Katia Gaika sait jouer sur les nuances mais, face au journaliste, elle s’applique d’abord à faire passer des messages simples. « Le but est de former un écosystème avec des startups, des entrepreneurs, des chercheurs, des capital risqueurs et de leur faire sentir qu’ils sont une communauté », m’explique-t-elle à propos du projet Skolkovo. Elle y est responsable R&D du cluster technologies de l’information.

Présenté par le Moscow Times comme la « version du Kremlin de Silicon Valley », Skolkovo est peut-être la plus pure tentative récente de la reproduire. Comptant sur les ressources de la Russie, de son gouvernement, de ses chercheurs de très haut niveau et de ses entrepreneurs décidés, l’initiative semble avoir tout pour réussir.

Katia en est convaincue. « On peut y vivre et y travailler comme à Silicon Valley », m’a-t-elle expliqué avec conviction. Un train permettra de se rendre dans le centre de Moscou en une demi-heure, et l’aéroport sera d’accès facile.

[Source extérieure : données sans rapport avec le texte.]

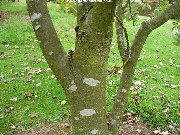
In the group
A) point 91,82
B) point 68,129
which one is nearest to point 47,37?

Ça n’est pas la première fois que les Russes créent des villes à partir de rien.

Plus qu’aux « cités de la science » soviétiques, elle pense à Saint Petersburg créée par Pierre le Grand sur un marécage et devenue « l’une des plus belles villes de Russie ».

« Changer de paradigme est souvent la seule façon de changer quelque chose en Russie. Il faut prendre le risque et c’est ce que nous faisons. Skolkovo n’est pas une question de géographie. C’est une philosophie, une idéologie. »

Situé à la périphérie de Moscou, le projet a été lancé par Dmitry Medvedev quand il était président pour marquer sa volonté de modernisation. Entreprise à but non lucratif, la fondation Skolkovo anime les différentes pièces de l’ensemble. L’une des plus importantes est l’Institut pour la Science et la Technologie (SkolTech). Créé en 2011 en collaboration avec M.I.T. il se targue d’être le premier à « à entièrement intégrer recherche, éducation, innovation et entrepreneuriat » au niveau de la maîtrise et au dessus.

Le pendant « affaires » est la Skolkovo Moscow School of Management, une business School privée créée en 2006 dans le même esprit. Différence notable avec ses prédécesseurs soviétiques, Skolkovo est ouverte sur l’extérieur. Loin de se cacher les dirigeants veulent qu’on connaisse son existence, son effort et bientôt, peut-être, ses réalisations.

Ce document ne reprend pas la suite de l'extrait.